Activation means the statistical significance of the brain activity evoked by the specific task. That, if a voxel show a response that reaches a specified significance level (e.g., Z>2.3), we call it activation.
- Subject-specific activation map (SAM)
The Z- or T-statistic image for the contrast of interest derived from the fixed effect analysis (FFX) of the multiple runs data of an individual.
- Subject-specific response magnitude map (SRM)
SRM refers to the PSC map for the contrast of interest computed from the multiple runs data of an individual.
- Probabilistic Activation map (PAM)
PAM indicates the likelihood of a voxel to be activated for the condition or contrast of interest. It characterizes the spatial variability of activation in population.
- Response magnitude map (RMM)
RMM refers to the PSC map computed from a group of subjects. It characterizes the responses strength in population.
- Response variability map (RVM)
RVM refers to the standard deviation (SD) map of PSC across subjects. It characterizes the responses variability in population.
- Region of interest (ROI)
A set of continuous voxels identified based on the cytoarchitectonic, macroanatomical or functional profiles.
- Functional ROI (fROI)
A ROI identified based on its functional profiles evoked by a functional localizer task (e.g. voxels in the fusiform gyrus that respond selective to faces than other objects).
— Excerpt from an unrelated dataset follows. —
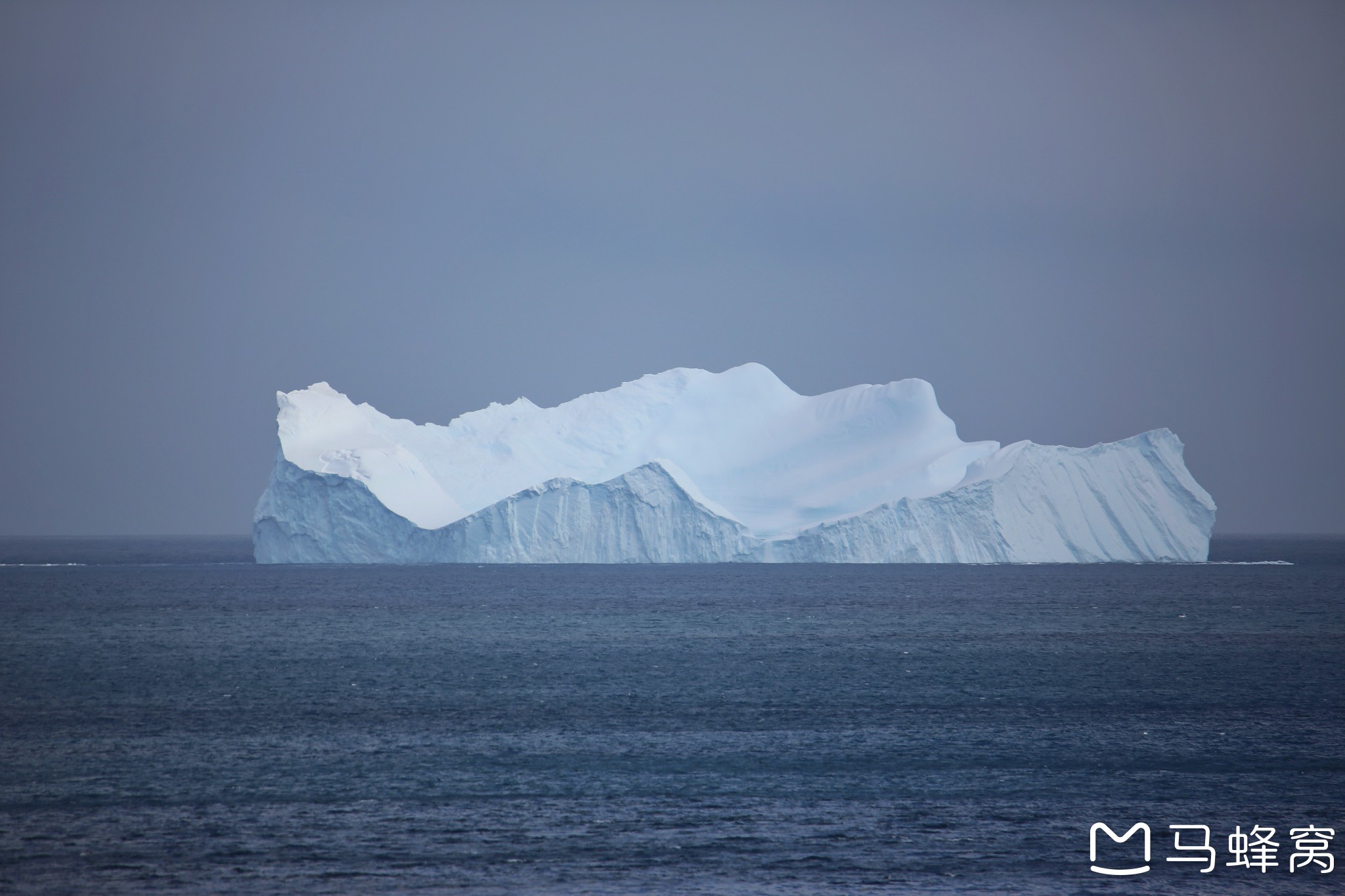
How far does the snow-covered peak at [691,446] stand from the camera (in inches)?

- Subject-specific ROI (SSR)
The functional ROI identified manually or automatically in a specific subject for the conditions/contrasts of interest.
- Probabilistic fROI map (PRM)
The maps indicate the likelihood that a certain voxel belongs to a specific fROI. It thus quantifies the variability of fROI overlap on voxel level.
- Probabilistic peak map (PPM)
The maps indicate the likelihood that a certain voxel shows peak activation for a specific fROI. It quantifies the spatial variability of peak activation across subjects.
- Maximum probability map of region
The MPM defined the most likely region to which each voxel belonged to and represented all candidate regions in a continuous, but non-overlapping manner in one volume.
- Joint probabilistic activation map (JPAM)
The maps indicate the likelihood of a voxel to be activated in more than one contrast in an individual.
- Conditional probabilistic activation map (CPAM)
The maps quantify the likelihood of a voxel to be activated for a contrast of interest conditional on particular information from other contrasts.
- Marginal probabilistic activation map (MPAM)
The maps give the likelihood of a voxel to be activated for a contrast of interest with no reference to any specific information from other contrasts.
- Joint response magnitude map (JRMM)
The maps describe the likelihood that a voxel takes specific response magnitude on a set of contrasts of interest.
- Conditional response magnitude map (CRMM)
The maps give the likelihood of a voxel takes specific response magnitude for a contrast of interest conditional on particular information from other contrasts.
- Marginal response magnitude map (MRMM)
The maps give the likelihood of a voxel takes a specific response magnitude for a contrast of interest with no reference to any specific information from other contrasts.